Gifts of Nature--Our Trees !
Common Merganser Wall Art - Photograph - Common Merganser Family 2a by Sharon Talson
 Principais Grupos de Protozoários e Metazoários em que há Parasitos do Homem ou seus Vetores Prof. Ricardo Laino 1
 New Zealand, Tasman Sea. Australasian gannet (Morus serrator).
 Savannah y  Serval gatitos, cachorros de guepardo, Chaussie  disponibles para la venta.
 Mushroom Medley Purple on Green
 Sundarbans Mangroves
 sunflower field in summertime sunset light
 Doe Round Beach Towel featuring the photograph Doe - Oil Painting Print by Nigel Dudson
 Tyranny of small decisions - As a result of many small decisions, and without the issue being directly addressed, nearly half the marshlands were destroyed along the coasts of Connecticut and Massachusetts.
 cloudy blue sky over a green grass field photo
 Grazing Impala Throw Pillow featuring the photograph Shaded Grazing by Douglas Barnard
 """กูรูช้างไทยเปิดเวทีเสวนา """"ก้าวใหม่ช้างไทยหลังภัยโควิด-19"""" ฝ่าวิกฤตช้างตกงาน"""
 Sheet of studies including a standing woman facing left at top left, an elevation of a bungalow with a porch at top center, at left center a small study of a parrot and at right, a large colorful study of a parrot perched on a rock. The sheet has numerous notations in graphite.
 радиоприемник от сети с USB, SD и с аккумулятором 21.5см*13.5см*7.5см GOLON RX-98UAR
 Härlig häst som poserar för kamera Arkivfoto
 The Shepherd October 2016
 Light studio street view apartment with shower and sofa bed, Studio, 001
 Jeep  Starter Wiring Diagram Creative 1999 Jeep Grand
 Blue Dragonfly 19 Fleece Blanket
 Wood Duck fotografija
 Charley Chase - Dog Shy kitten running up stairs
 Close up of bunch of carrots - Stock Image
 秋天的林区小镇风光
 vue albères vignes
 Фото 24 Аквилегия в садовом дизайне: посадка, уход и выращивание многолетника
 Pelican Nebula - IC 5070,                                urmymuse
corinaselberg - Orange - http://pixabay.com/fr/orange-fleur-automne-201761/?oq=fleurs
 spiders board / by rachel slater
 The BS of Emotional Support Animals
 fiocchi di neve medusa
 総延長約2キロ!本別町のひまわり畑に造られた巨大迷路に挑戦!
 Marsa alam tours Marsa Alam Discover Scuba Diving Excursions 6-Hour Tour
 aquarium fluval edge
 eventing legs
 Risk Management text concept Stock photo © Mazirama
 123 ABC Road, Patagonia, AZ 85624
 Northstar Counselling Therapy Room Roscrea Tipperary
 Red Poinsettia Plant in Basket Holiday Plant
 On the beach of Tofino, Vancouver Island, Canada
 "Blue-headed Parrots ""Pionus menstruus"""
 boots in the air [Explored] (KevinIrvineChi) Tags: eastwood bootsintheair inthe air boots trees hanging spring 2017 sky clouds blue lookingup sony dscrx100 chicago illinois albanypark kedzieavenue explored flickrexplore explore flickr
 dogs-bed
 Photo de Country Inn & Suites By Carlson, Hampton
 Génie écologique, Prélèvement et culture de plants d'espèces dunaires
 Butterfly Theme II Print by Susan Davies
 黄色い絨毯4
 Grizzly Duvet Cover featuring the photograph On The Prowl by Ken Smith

#### PROBLEM DETAILS:
When the line with "New Zealand, Tasman" is reached in the data above, begin copying, and stop after the line with "sunflower field in summertime sunset light"; copy each line exactly, both ends included.

#### THE ANSWER:
 New Zealand, Tasman Sea. Australasian gannet (Morus serrator).
 Savannah y  Serval gatitos, cachorros de guepardo, Chaussie  disponibles para la venta.
 Mushroom Medley Purple on Green
 Sundarbans Mangroves
 sunflower field in summertime sunset light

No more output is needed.